Polish Wikipedia Corpus
Full textual content of Polish Wikipedia on 03.03.2013, annotated using NLP tools. The corpus has been originally created as a knowledge base for Polish Question Answering System RAFAEL [1,2].
Download plain text: Wikipedia_PL.tar.gz
Download annotations: part1.tar part2.tar part3.tar part4.tar part5.tar part6.tar
Wikipedia's text content is released under the Creative Commons Attribution-Share-Alike License 3.0.
Downloaded, processed and made available by Piotr Przybyła.
Plain text
The main directory contains subdirectories named AA to CF. They consist of subdirectories 00 to 99, containing approximately 200 kB of text each, one Wikipedia article per file.
Each article file has the following format:
<doc id="2854972" url="http://pl.wikipedia.org/wiki/?curid=2854972" title="Kamionka (powiat krośnieński)"> Kamionka (powiat krośnieński) Kamionka – wieś w Polsce położona w województwie podkarpackim, w powiecie krośnieńskim, w gminie Dukla. W latach 1975-1998 miejscowość należała administracyjnie do województwa krośnieńskiego. </doc>
In 895,486 articles there are 169 million words, 1.06 GB of text in total:
- Only ordinary articles are present - no stubs, templates, disambiguation pages, history of changes etc.
- All the multimedia, tables, references, links, and other non-plaintext elements have been removed.
- Text is encoded as UTF-8.
The corpus has been created by applying Wikipedia Extractor 2.2 script to Wikipedia dump and dividing 200 kB files into individual articles using own code.
Annotations
The annotations archive has the same structure as in case of plain text, but each of the 00-99 folders contains a single archive named 'annotationsMSNL.tar.gz'. Its subdirectories, each corresponding to a plain text file, contain the following elements:
- Text structure, dividing the document into paragraphs according to newline characters using own Python script (text_tructure.xml),
- Segmentation created using Morfeusz Polimorf 0.82 [3] (ann_segmentation.xml),
- Morphosyntactic analysis obtained from Morfeusz Polimorf and disambiguated using PANTERA 0.9.1 [4], including guesser Odgadywacz from tagger TaKIPI 1.8 [5] (ann_morphosyntax.xml),
- Syntactic words and groups generated with shallow parser Spejd 1.3.7 [6], using improved version of lemmatization grammar [7], basing on NKJP grammar from 14.02.2012 [8] (ann_words.xml and ann_groups.xml),
- Named entities recognized by Nerf 0.1 [9] (ann_named.xml),
- Named entities recognized by Liner2 2.3 [10] converted from CCL to NKJP format using own Python script (ann_named_liner.xml),
All annotations are stored in a variant of XML-based TEI P5 format, created for purposes of National Corpus of Polish [8].
References
[1] Przybyła, P. (2015). Gathering Knowledge for Question Answering Beyond Named Entities. Proceedings of the 20th International Conference on Application of Natural Language to Information Systems (NLDB 2015).

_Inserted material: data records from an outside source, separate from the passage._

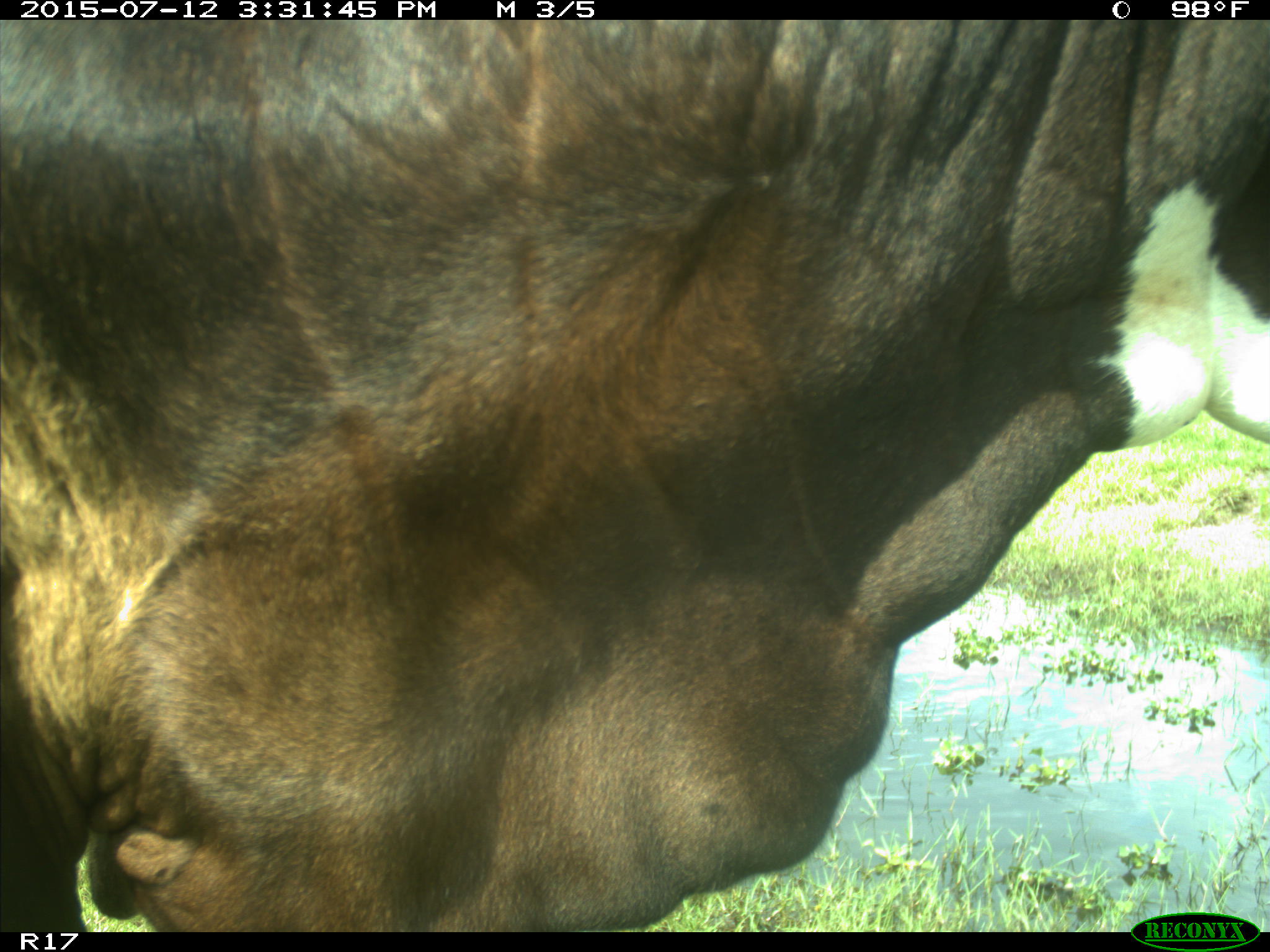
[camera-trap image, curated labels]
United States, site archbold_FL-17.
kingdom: Animalia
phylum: Chordata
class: Mammalia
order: Artiodactyla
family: Bovidae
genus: Bos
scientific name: Bos taurus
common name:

[2] Przybyła, P. (2014). Odpowiadanie na pytania w języku polskim z użyciem głębokiego rozpoznawania nazw. Doctoral thesis, Institute of Computer Science, Polish Academy of Sciences.

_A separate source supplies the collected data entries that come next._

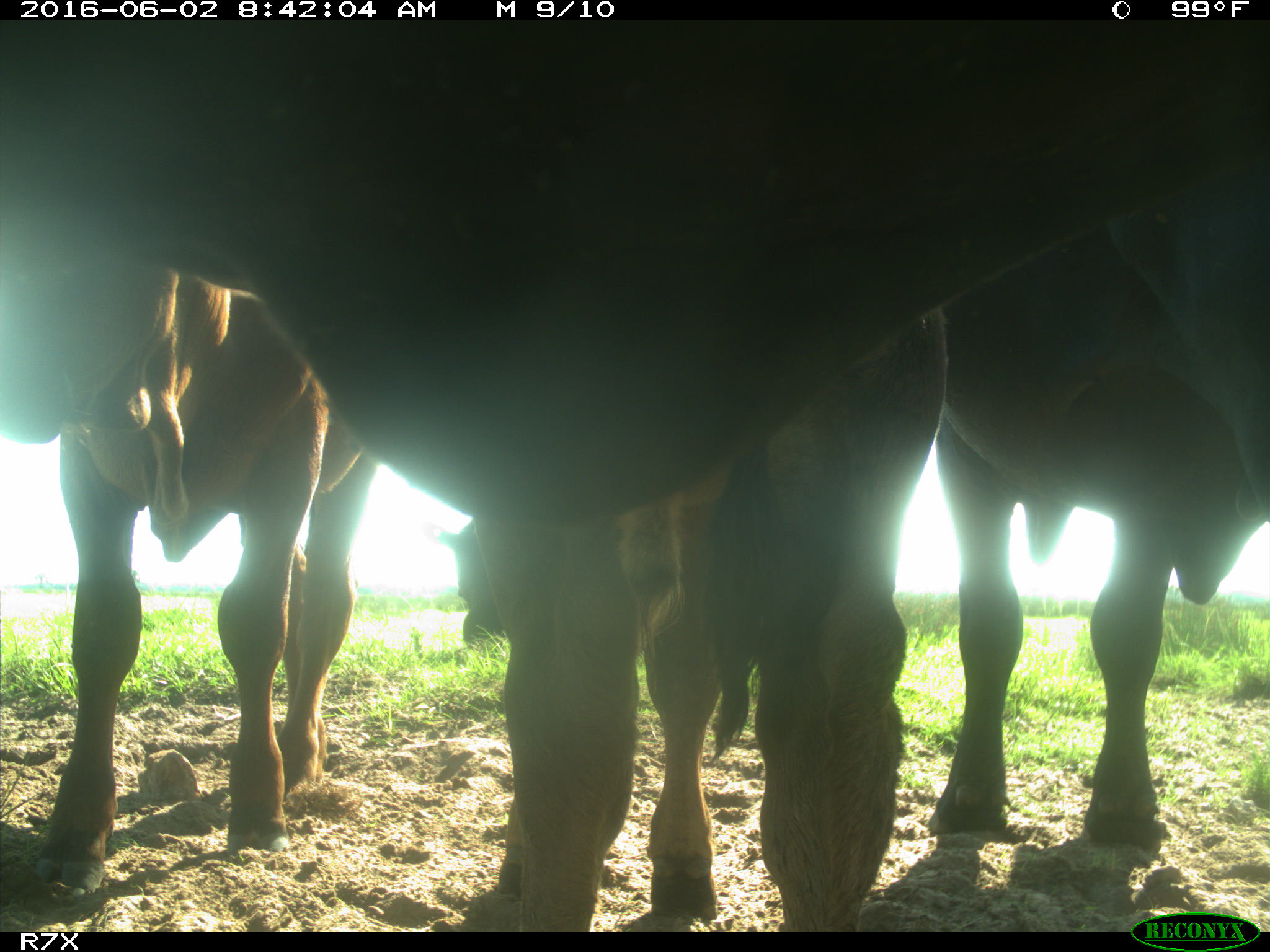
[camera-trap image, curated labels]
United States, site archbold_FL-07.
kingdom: Animalia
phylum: Chordata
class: Mammalia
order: Artiodactyla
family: Bovidae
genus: Bos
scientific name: Bos taurus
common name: domestic cow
Bos taurus (domestic cow).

[3] Woliński, M., Miłkowski, M., Ogrodniczuk, M., Przepiórkowski, A., and Szałkiewicz, L. (2012). PoliMorf: a (not so) new open morphological dictionary for Polish. Proceedings of the Eighth International Conference on Language Resources and Evaluation (LREC 2012).

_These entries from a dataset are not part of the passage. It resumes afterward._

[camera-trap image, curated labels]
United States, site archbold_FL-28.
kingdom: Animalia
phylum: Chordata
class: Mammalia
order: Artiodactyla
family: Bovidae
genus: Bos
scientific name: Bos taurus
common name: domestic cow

[4] Acedański, S. (2010). A morphosyntactic Brill Tagger for inflectional languages. Proceedings of the 7th international conference on Advances in Natural Language Processing (IceTAL’10 ).
[5] Piasecki, M. (2007). Polish Tagger TaKIPI: Rule Based Construction and Optimisation. Task Quarterly, 11(1-2):151–167.
[6] Przepiórkowski, A. (2008). Powierzchniowe przetwarzanie języka polskiego. Akademicka Oficyna Wydawnicza EXIT.
[7] Degórski, Ł. (2012). Towards the Lemmatisation of Polish Nominal Syntactic Groups Using a Shallow Grammar. Proceedings of the International Joint Conference on Security and Intelligent Information Systems.
[8] Przepiórkowski, A., Bańko, M., Górski, R. L., and Lewandowska-Tomaszczyk, B. (2012). Narodowy Korpus Języka Polskiego. Wydawnictwo Naukowe PWN.
[9] Savary, A. and Waszczuk, J. (2010). Towards the Annotation of Named Entities in the National Corpus of Polish. Procedings of the 7th International Conference on Language Resources and Evaluation (LREC 2010).
[10] Marcińczuk, M. and Janicki, M. (2012). Optimizing CRF-based Model for Proper Name Recognition in Polish Texts. Proceedings of CICLing 2012.